Tuan watched the emergence and development of humanity, and he watches civilizations grow out of its ascent.
Yet he knows perfectly well that the human world is, for the most part, built under the influence of those he shelters in the shadows: law, writing, accounting, the state, the cult of form — all this is the work of the grey keepers of equilibrium, the Grigori (Watchers), whom he himself holds back from sliding into Archonic chill.
Therefore he takes care of humanity as well. Without stepping onto the stage, without ruling and without teaching openly, he helps by ensuring that, just as he does not let the builders of order freeze, he does not let their building itself ice over.
He touches humans directly only rarely — and always as befits a witness behind the stage. He speaks with the few: with those rare ones able to receive living memory — with seers, hermits, saints, to whom he tells the tale of the world and from whom he immediately departs, unholdable even for them.
He hands over memory, but does not allow himself to be delayed. He appears for a moment, then vanishes into shadow again. Thus living memory of prehistory reaches humanity in rare drops, through the mouth of the only living narrator who remembers what was before any writing.
He saw how the single world split into two Earths, yet he remembers the world as it was before any division. He is witness to that ancient wholeness that preceded all later rifts: the splitting of the Magical people themselves into two Courts, the divergence of the two humanities, and finally the division of the Earth itself in two.
He also saw the departure of his people. With them went his fellow witness — Fintan, the one who at that same Judgment remained light on the outside: he returns to his own, upward, while Tuan remained.
In this remaining lies the whole meaning of that ancient choice he made during the Judgment over the Grigori (Watchers).

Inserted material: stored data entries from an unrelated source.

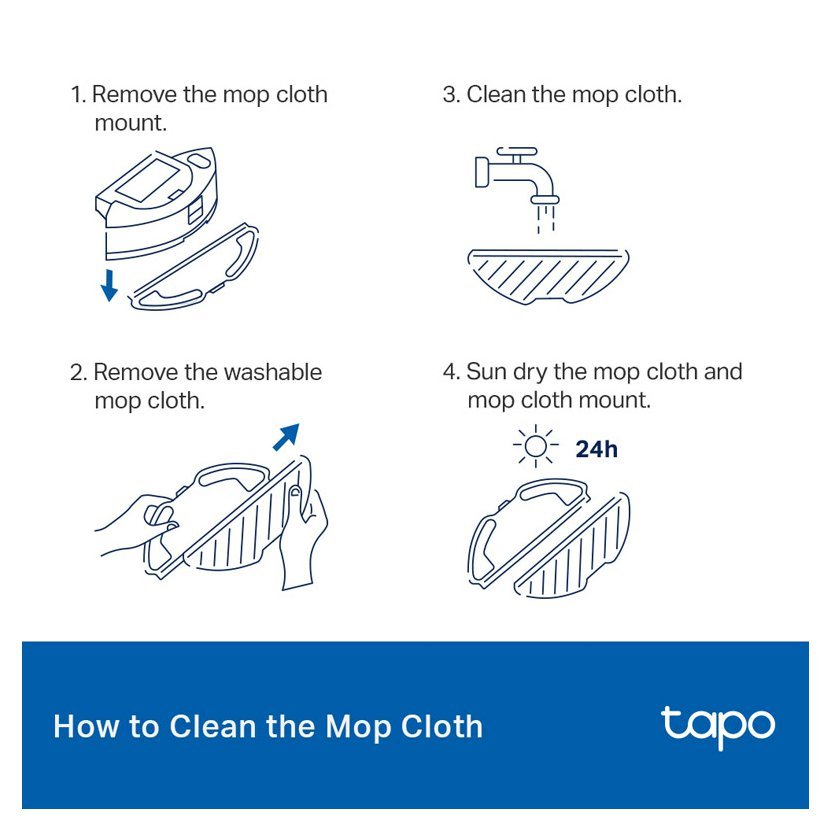 1. Remove the mop cloth mount.

2. Remove the washable mop cloth.

3. Clean the mop cloth.

4. Sun dry the mop cloth and mop cloth mount.

24h

How to Clean the Mop Cloth

tapo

The world that became deadly for the fluid, bright Fair Folk does not banish him. Long ago he made himself dense, mortal, weighted — made himself, in essence, native to that lower, iron, thickened world that became unbearably toxic to his kin.
What he did out of compassion for the condemned more than four hundred million years before the Exodus becomes the very thing that lets him abide now, when almost all his kin have gone into the Interspace.

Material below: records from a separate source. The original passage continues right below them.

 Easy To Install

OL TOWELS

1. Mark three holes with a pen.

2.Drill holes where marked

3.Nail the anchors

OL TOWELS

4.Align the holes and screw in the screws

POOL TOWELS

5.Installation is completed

He is the last of the light-born remaining in the world of humans, the witness who did not depart. He remains for the same reason that always moved him: kinship with those who remain. As once he descended into flesh after the condemned, so now he stays in the lower world together with new mortal humanity — with those who inherited the divided, thickened, sealable Earth.

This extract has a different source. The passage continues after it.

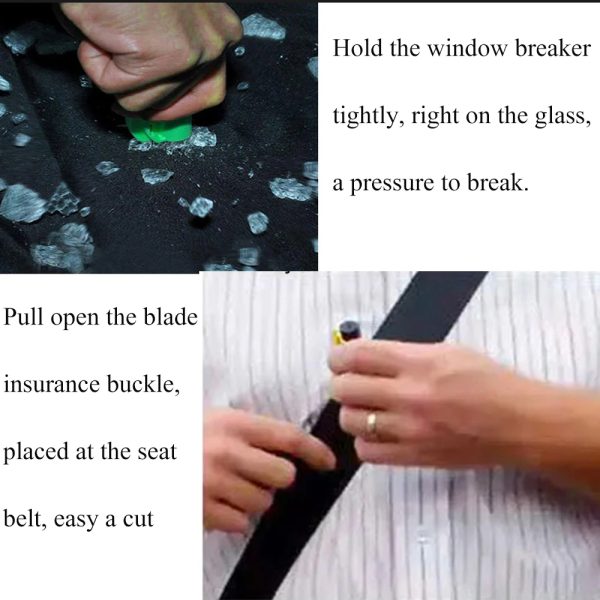 Hold the window breaker tightly, right on the glass, a pressure to break.

Pull open the blade insurance buckle, placed at the seat belt, easy a cut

So he lives to this day — unnoticed, behind the stage, rarely letting fall a word to the chosen, continuing to hold the Grigori (Watchers) on this side of the chill, and keeping within himself, in the midst of the age of iron, the memory that the world was once one. A witness behind the stage of a world who remembers it whole and remains in it divided; a bright one who became mortal so as to remain where light departed; one who may yet come forth — someday — and tell.